Often there is one adult who wears short trousers and does most of the talking.)
This little man in the short pants said, “All you Den Mothers better keep in mind
that the Bloongold Dinner’s the twennythird a February an your next den meeting’s
not too early to get started on ya decorations.” (Den meetings are smaller
gatherings than Pack Meetings. They are held in the home of Somebody’s Mother
(called a Den Mother) once a week and feature such activities as Pasting
Different Things Together, and Taking Useful Things Apart And Making Them Into
Other Things Which Aren’t Exactly Useful But You Could Hang Them On The Wall Or
Put Things In Them.) Inevitably the day came. I spent the morning pasting
narrow strips of blue and of yellow crepe paper onto oblongs of paper in the
home of a Den Mother, the afternoon shopping for and preparing this huge salad
and rolls to share with all the cub scouts and their families, and frying some
ham for us. It was supposed to be chicken, but there are limits beyond which
even I will not be pushed, and when
three out of five in the family eat chicken, and only one of the cub scouts is
included in that three, I say foo. And fry ham.
And we spent our evening at the Blue and Gold Dinner. We sat
down at 6:00 pm as scheduled at a
long table covered with white paper and with the placemats we had made. The
glue didn’t make the crepe paper colors run together very much, and there was a
flower made out of Kleenex at every place. We smiled nervously at different
members of the family sitting across from us, who smiled nervously at us and
shifted in their seats. We shifted in our seats and clutched the youngest, who
was headed for the ice-cream bin.
At 6:30 the man in short pants said how glad he was to see
everyone here tonight and there was gonna be a flag salute. Sure enough, there
was. And there was an invocation—he thanked God for the organization eight
times before he was through. Then we ate the cold ham and the lukewarm baked
beans and the only slightly wilted salad and the moderately runny jello. It
didn’t really matter that the rolls had got cold, because the butter was
beginning to melt.
Well, this is running on too long; my whole life is passing
before my eyes. Let’s see—there was entertainment—a lady said how it sure was a
good idea to get the kids in offa the streets and set ’em square-dancing, and
some beardless youths and green-checkered maidens skipped around on the stage
for a while. Quite a while. And then some parents of Cub Scouts crossed the
stage two or three times in bathing suits circa 1890, revolving gracefully.
When the curtain accidentally came open after this was over, there was still
one portly father in an 1890 bathing suit all alone in the center of the stage,
revolving gracefully. This bothers me more than any of the rest, I think.

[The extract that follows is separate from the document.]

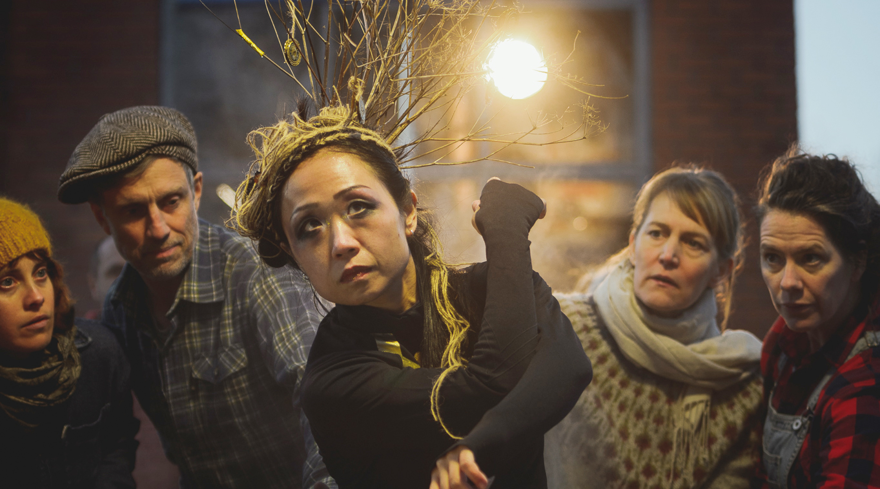 En grupp människor står på rad och tittar in i kameran. En stark lampa lyser i bakgrunden. En bild som syftar till att väcka uppmärksamhet och marknadsföra en föreställning.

The last part of the entertainment was eight fathers in mops
and false bosoms performing a hairy-legged can-can. Now please; I am describing
this in the same spirit in which Ezekiel described the wheel—as a spectator of
something absolutely true, and totally unbelievable to the spectator him/herself,
let alone to anyone who was not present. The curious thing was that the performers
were laughing and the audience was laughing; the fantastic thing was that
several children and two adults were heard to say that this was the funniest
thing they had ever seen (can you envision what their past life must have been like?); the horrifying thing was the thought
that this or something similar has been going on every February at every school
across the nation since the beginning of Cub Scouts, and apparently nobody but
me feels like weeping at the thought. A Fun Filled Evening For Everyone—Boys
and Girls, Moms and Dads—And Here’s Hoping The Next One Will Be As Great And
Fun Filled As This One!
Oh, and we sang this song about this old woman that ate a fly?